** start of SOURCE RECORDS **

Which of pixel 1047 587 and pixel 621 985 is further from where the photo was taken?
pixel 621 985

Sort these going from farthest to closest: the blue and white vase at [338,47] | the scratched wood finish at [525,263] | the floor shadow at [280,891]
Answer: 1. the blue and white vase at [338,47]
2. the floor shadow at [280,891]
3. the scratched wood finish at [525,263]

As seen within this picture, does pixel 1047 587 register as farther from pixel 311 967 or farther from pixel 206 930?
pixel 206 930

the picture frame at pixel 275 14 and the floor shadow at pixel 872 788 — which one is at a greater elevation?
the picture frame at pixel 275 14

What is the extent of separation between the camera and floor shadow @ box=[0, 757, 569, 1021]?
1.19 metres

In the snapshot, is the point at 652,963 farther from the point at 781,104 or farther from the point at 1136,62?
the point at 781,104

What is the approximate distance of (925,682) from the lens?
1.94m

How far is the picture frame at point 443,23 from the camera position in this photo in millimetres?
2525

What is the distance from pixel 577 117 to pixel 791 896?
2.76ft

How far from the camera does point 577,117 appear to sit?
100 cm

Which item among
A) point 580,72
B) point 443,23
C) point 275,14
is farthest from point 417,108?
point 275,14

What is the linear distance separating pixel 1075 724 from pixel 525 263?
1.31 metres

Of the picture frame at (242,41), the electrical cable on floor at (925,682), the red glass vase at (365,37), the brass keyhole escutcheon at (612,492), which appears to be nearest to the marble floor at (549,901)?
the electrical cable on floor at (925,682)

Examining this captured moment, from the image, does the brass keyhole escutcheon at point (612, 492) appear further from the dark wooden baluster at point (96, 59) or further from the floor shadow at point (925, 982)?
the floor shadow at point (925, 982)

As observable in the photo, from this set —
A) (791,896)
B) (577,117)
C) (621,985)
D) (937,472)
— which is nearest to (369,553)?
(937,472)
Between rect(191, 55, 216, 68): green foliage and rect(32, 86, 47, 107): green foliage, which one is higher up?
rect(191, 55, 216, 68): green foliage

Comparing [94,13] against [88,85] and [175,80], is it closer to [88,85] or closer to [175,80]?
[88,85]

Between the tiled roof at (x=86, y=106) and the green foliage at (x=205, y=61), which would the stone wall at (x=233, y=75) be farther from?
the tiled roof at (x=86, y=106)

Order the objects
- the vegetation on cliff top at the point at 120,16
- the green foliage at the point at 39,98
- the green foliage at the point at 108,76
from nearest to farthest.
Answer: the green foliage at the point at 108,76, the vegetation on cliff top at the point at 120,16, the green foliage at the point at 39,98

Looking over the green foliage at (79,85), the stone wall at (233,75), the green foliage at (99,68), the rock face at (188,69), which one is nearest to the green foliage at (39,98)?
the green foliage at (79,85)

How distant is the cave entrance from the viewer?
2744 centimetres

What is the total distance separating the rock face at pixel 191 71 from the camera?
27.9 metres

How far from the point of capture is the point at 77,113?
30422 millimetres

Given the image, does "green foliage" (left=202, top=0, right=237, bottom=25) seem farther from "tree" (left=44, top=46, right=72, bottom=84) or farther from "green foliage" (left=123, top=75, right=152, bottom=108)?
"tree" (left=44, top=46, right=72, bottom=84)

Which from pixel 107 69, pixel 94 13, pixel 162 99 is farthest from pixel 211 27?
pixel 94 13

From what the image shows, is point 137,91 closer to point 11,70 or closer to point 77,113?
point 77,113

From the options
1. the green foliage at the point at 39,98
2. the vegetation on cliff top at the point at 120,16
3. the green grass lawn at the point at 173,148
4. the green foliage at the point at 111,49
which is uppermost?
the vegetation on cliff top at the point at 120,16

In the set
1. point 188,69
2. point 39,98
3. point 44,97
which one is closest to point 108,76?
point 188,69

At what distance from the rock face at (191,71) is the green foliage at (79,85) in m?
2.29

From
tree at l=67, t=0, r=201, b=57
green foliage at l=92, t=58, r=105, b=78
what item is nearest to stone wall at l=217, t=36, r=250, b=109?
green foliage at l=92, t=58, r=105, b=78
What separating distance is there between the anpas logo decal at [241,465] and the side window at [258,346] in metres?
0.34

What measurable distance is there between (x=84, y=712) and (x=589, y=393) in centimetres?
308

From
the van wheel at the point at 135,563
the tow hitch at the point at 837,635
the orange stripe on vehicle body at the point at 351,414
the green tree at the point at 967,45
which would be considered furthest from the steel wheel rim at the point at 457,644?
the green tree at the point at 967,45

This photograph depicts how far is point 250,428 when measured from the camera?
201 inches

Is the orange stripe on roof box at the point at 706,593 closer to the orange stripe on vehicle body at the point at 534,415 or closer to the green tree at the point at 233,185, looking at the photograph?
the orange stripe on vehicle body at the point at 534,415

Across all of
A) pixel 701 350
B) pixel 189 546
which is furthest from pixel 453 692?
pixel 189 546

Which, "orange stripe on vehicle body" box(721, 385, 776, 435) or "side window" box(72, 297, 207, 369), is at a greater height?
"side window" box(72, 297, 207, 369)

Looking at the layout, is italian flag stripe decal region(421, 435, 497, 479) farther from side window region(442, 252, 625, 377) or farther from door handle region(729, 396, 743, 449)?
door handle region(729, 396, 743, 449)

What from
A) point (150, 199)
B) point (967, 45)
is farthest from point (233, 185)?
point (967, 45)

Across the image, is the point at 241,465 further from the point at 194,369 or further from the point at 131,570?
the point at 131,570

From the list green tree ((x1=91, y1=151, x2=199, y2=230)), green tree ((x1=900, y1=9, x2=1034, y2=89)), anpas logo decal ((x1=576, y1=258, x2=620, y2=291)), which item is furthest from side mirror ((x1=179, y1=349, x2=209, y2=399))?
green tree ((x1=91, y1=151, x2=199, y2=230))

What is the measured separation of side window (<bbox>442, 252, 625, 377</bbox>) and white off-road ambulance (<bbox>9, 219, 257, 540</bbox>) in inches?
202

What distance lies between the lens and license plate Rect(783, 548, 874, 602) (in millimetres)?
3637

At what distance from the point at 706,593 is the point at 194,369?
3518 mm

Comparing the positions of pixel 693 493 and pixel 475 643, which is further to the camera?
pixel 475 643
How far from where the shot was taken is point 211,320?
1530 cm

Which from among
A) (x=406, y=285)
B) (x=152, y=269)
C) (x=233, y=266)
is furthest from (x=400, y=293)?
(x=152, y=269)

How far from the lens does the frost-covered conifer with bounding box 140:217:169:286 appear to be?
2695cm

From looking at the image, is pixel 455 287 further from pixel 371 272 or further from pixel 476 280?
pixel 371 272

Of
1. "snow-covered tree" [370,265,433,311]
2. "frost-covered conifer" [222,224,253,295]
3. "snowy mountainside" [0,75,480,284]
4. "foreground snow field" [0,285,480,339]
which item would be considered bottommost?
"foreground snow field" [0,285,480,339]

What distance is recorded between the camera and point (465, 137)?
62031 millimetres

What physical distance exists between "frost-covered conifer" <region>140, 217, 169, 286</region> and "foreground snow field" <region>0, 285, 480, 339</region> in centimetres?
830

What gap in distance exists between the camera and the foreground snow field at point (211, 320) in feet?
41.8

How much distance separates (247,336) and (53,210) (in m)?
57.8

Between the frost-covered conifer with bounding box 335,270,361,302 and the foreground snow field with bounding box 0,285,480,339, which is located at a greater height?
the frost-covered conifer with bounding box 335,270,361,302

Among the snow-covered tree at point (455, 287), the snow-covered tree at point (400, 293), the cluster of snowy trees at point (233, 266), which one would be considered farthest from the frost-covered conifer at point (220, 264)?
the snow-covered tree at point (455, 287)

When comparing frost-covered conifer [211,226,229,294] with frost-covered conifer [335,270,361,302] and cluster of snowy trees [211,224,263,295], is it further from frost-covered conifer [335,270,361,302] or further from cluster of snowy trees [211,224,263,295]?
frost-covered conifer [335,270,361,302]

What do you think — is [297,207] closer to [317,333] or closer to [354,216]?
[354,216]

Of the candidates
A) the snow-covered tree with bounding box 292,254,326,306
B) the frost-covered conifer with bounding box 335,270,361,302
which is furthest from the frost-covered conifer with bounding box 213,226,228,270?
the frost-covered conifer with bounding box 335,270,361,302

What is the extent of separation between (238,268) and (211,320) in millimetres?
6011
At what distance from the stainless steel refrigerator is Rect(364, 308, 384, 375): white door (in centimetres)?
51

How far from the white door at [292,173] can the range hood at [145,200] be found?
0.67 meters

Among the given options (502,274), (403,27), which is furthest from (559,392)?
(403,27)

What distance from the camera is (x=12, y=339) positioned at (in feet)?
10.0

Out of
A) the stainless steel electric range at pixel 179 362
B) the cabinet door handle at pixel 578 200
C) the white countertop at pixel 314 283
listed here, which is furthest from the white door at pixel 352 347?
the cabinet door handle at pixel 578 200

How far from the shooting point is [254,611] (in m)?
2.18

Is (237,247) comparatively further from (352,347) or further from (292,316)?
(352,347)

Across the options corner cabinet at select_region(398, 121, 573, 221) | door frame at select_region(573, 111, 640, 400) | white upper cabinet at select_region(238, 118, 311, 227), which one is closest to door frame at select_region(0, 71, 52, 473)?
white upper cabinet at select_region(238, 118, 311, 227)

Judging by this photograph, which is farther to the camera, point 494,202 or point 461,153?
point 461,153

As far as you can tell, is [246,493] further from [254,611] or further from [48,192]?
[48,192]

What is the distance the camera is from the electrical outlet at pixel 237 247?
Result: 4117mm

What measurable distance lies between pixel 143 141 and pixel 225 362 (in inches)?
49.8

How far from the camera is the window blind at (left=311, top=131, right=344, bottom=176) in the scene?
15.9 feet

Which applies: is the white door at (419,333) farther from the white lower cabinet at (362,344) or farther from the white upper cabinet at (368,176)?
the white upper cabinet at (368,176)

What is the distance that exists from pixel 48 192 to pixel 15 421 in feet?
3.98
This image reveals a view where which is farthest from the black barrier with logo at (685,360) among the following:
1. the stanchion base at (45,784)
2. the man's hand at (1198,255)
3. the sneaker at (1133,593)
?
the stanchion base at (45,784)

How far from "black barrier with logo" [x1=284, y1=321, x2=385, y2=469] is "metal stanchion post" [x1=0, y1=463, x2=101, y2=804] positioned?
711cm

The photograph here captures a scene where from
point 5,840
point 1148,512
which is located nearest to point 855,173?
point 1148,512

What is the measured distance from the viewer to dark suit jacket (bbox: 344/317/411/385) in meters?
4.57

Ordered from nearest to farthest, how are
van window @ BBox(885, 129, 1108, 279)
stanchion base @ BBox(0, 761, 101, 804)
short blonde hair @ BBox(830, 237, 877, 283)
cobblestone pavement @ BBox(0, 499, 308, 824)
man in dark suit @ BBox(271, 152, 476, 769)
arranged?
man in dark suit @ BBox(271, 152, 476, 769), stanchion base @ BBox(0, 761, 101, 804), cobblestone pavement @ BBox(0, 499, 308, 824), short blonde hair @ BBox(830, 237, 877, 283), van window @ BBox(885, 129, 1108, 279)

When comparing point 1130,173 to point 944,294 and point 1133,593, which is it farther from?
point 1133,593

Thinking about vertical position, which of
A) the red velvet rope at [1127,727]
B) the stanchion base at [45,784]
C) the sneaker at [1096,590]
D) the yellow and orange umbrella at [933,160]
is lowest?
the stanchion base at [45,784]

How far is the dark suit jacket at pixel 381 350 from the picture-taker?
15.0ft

** end of SOURCE RECORDS **

TASK BRIEF: Copy out the records word for word, from the line containing "Thinking about vertical position, which of" through the final line of the records, including both.

EXPECTED OUTPUT:
Thinking about vertical position, which of
A) the red velvet rope at [1127,727]
B) the stanchion base at [45,784]
C) the sneaker at [1096,590]
D) the yellow and orange umbrella at [933,160]
is lowest?
the stanchion base at [45,784]

How far is the dark suit jacket at pixel 381 350 from the picture-taker?
15.0ft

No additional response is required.